Since I hadn't tried it before, I bought a 10 ml bottle, but it also comes in a 30 ml, which I'll buy next time. It also come in cartridges designed for the J. Herbin roller ball pen.
Vert Olive is a light color, but it shades nicely. The scan of the writing example below came out a bit yellower than the true color, but it show the shading very well. This writing example above was written in a Clairefontaine Roadbook and the on below was done on Clairefontaine GraF it dot grid paper. The shading occurred more readily on the GraF it, so paper may make a big difference.
The drawing below was drawn and colored using only Vert Olive. The range of color comes from lightness of touch, plus the ink darkens quickly when you layer over previously applied color.

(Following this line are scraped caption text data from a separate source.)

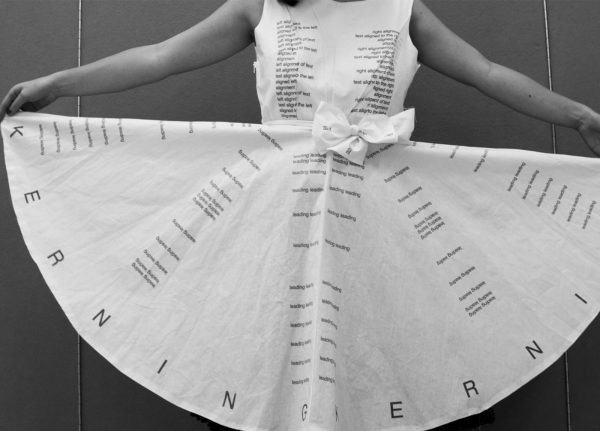 - Image of a girld holding a dress with the words Kerning printed on to the skirt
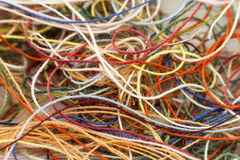 Multi-colored tangled colorful needlecraft silk thread rope. Mac stock images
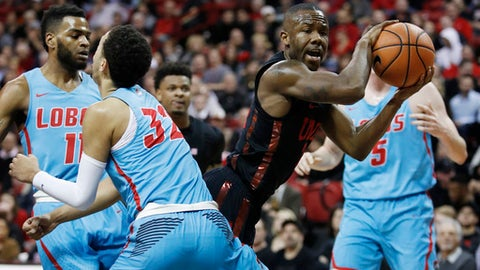 UNLV's Jordan Johnson drives around New Mexico's Anthony Mathis during the second half of an NCAA college basketball game Wednesday, Jan. 17, 2018, in Las Vegas. (AP Photo/John Locher)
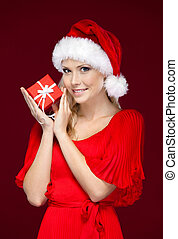Beautiful woman in Christmas cap hands a gift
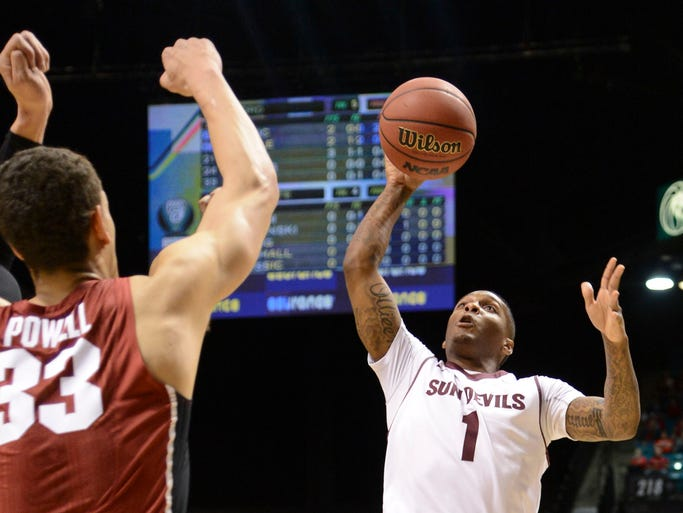 March 13, 2014 -  Arizona State Sun Devils guard Jahii Carson (1) shoots against Stanford Cardinal forward Dwight Powell (33) during the first half in the quarterfinals of the Pac-12 Conference tournament at MGM Grand Garden Arena.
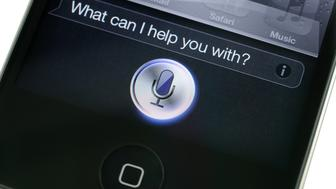 'Hong Kong, China - November 11, 2011: Apple iPhone 4s Siri. Siri is an intelligent personal assistant which works as an application for Apple's iOS.'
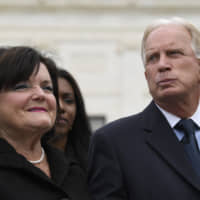 R.G. & G.R. Harris Funeral Homes owner Thomas Rost and his wife, Nancy Rost, listen during a news conference outside the Supreme Court in Washington Tuesday. Aimee Stephens, who was employed at the Detroit-area R.G. and G.R. Harris Funeral Homes, lost her job after telling Thomas Rost that she had struggled with gender identity issues almost her whole life. Their case was argued before the Supreme Court earlier in the day. | AP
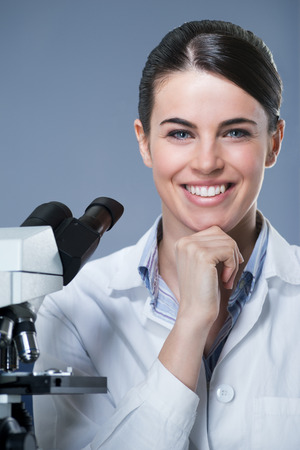 lab technician: Attractive female researcher smiling with hand on chin. Stock Photo
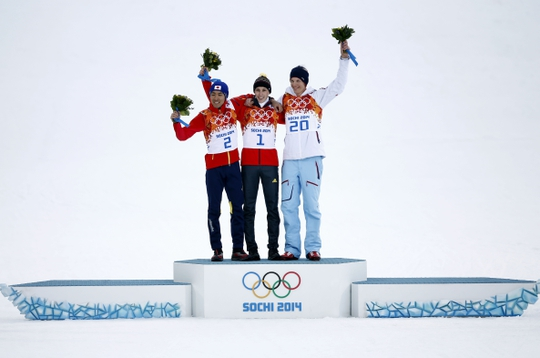 Feb 12, 2014; Krasnaya Polyana, RUSSIA; Akito Watabe (JPN, 2) and Eric Frenzel (GER, 1) and Magnus Krog (NOR, 20) at the flower ceremony following the nordic combined competition in the Sochi 2014 Olympic Winter Games at RusSki Gorki Ski Jumping Center.  Mandatory Credit: Rob Schumacher-USA TODAY Sports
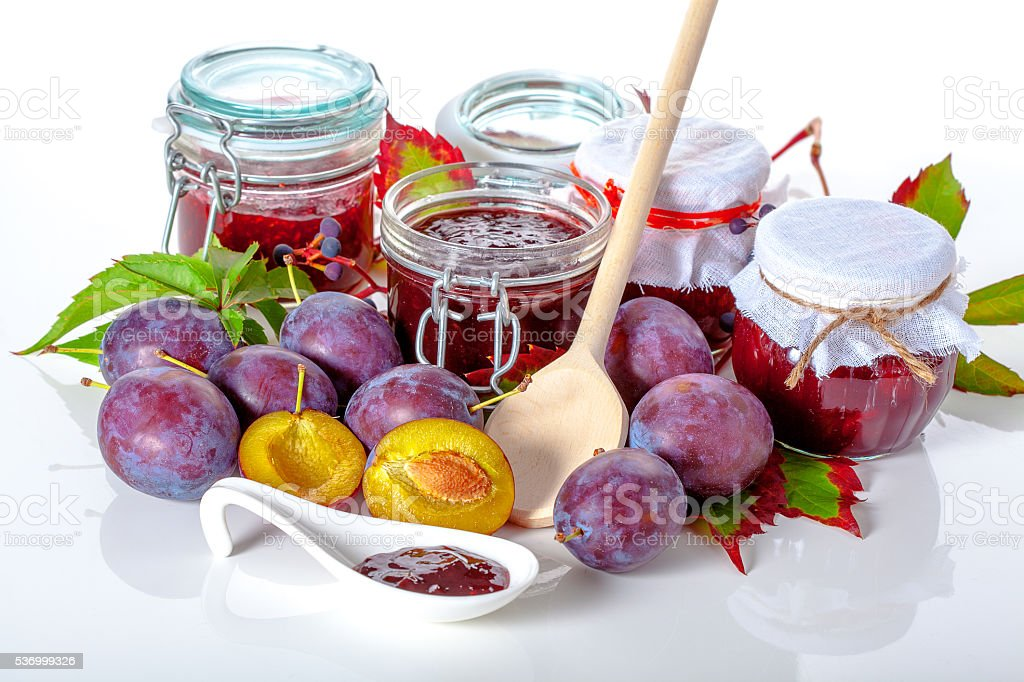 Fruits and jam jars stock photo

The weather here has been windy, and I've noticed that all my inks seem dryer than usual. Still both my Lierre Sauvage and Vert Empire seemed wetter, and I know the Vert Empire is 'wet', so I believe Vert Olive is middle of the road--neither a 'wet' or a 'dry' ink.
Personally, I like the color. You can often get an olive by mixing yellow and black, and it shows in Vert Olive. At its lightest, it is a yellowy green. When you go darker with it, you see the hints of black. I have no idea what colors J. Herbin actually used in the formulation, but they certainly convince my eye that both colors are here.